# ESB - all appliances off, meter still turning?



## Mel (30 Mar 2009)

I carried out this experiment a few months ago, but the earth hour on saturday reminded me that I never followed it up. 

I switched off every light, appliance and socket in the house - everything - in an attempt to see what the biggest draw on esb might be. 
When everything was off, the meter was still revolving -  slowly admittedly, but electricity was still being drawn from somewhere...

I'm stumped as to what it might be, any ideas?
One theory is water being pumped to the attic, I grew up in a house with a private water supply and we were always beign warned by our parents about using too much water and causing the pump to run - is there something similar in a townhouse with public supply?


----------



## jhegarty (30 Mar 2009)

Try turning off the fuses one by one to narrow down which circuit is using the power.


----------



## PGD1 (30 Mar 2009)

alarm? wired smoke detectors?


----------



## vandriver (30 Mar 2009)

Central heating timer?


----------



## Mel (30 Mar 2009)

I don't have wired alarm or smoke detector, I think I turned off the central heating timer, but I'll check again. 
How do I turn off the fuses? Just flip down the switches on the board?


----------



## jhegarty (30 Mar 2009)

Mel said:


> I don't have wired alarm or smoke detector, I think I turned off the central heating timer, but I'll check again.
> How do I turn off the fuses? Just flip down the switches on the board?




Yes.


----------



## niceoneted (30 Mar 2009)

Fridge, clock on cooker if pilot light not switched off.


----------



## justsally (30 Mar 2009)

Freezer!!!! don't forget to switch it back on!

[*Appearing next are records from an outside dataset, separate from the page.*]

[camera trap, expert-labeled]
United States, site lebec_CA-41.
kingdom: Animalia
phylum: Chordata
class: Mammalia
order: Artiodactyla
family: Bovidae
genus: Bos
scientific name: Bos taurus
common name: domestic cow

all standby switches -  microwave clock, hi-fi,  

outdoor security lights


----------



## Chocks away (30 Mar 2009)

Land line cradle chargers.


----------



## Celtwytch (30 Mar 2009)

You would probably need to unplug every single thing rather than just switching it off - I think a tiny amount of power still gets drawn if there is a plug in the socket.


----------



## SparkRite (30 Mar 2009)

One thing a lot of people forget is the hall door bell transformer.

The best thing to do is remove/switch the main fuse (normally 63A) at the board and then see if the meter wheel is still revolving.


----------



## sydthebeat (30 Mar 2009)

sparkrite said:


> one thing a lot of people forget is the hall door bell transformer.
> 
> *the best thing to do is remove/switch the main fuse (normally 63a) at the board and then see if the meter wheel is still revolving*.



+1


----------



## Mr Magoo (30 Mar 2009)

SparkRite said:


> The best thing to do is remove/switch the main fuse (normally 63A) at the board and then see if the meter wheel is still revolving.


that will certainly do it - but check if there's an esb seal on it, breaking the seal might not be the best idea.
There should be one main fuse or switch inside the house that shuts off everything.


----------



## Leo (31 Mar 2009)

Mr Magoo said:


> that will certainly do it - but check if there's an esb seal on it, breaking the seal might not be the best idea.
> There should be one main fuse or switch inside the house that shuts off everything.


 
There should never be a seal on a fuse!!!


----------



## Mr Magoo (31 Mar 2009)

Leo said:


> There should never be a seal on a fuse!!!


yes but there is on mine in any case. it's a 60A. so if it blows you have to call the esb!


----------



## Fnergg (31 Mar 2009)

Under no circumstances should you interfere with the ESB main fuse. Do not break the seal, do not remove it. 

Regards,

Fnergg


----------



## Mpsox (31 Mar 2009)

I read an article recently that said if you switch off things plugged into an extension lead, there will still be a small power usage into the extension lead, unless you actually plug the extension lead out


----------



## Mr Magoo (1 Apr 2009)

Mpsox said:


> I read an article recently that said if you switch off things plugged into an extension lead, there will still be a small power usage into the extension lead, unless you actually plug the extension lead out


yes in theory there will be a small current drain in the lead due to capitance but it won't register on your meter. 
however some devices are not really off when "off" e.g. a pc can still use a small amount of power after it's shutdown.


----------



## Mel (3 Apr 2009)

Thanks for all the tips - I'll try again over the weekend.
I don't have a lot of the fancy schmancy electronics listed,  and I plugged out/ switched of sockets for those that I do have, so will try again by unplugging completely. I do usually leave laptop on drip charge. 
I don't have loads of sockets so I have a few extension cables around and that might explain it.


----------



## mro (3 Apr 2009)

If you are interested you could get an electricity monitor, we got an [broken link removed]
and it is really interesting to see how much things cost to run. 

I found thinks like ....I have 2 different light fittings in the kitchen and one costs way more to run than the other. Also we were using a lamp for lighting the living room but now realised it costs about 10c an hour to run so we now use the main light which is way cheaper.

It is wireless but you need to be able to attach it to the wire near the fuse box, the rule of thumb is that if you can fit you finger around the wire you can fit the sensor around it.

If you are going to buy it shop around especailly UK websites as prices vary a lot.


----------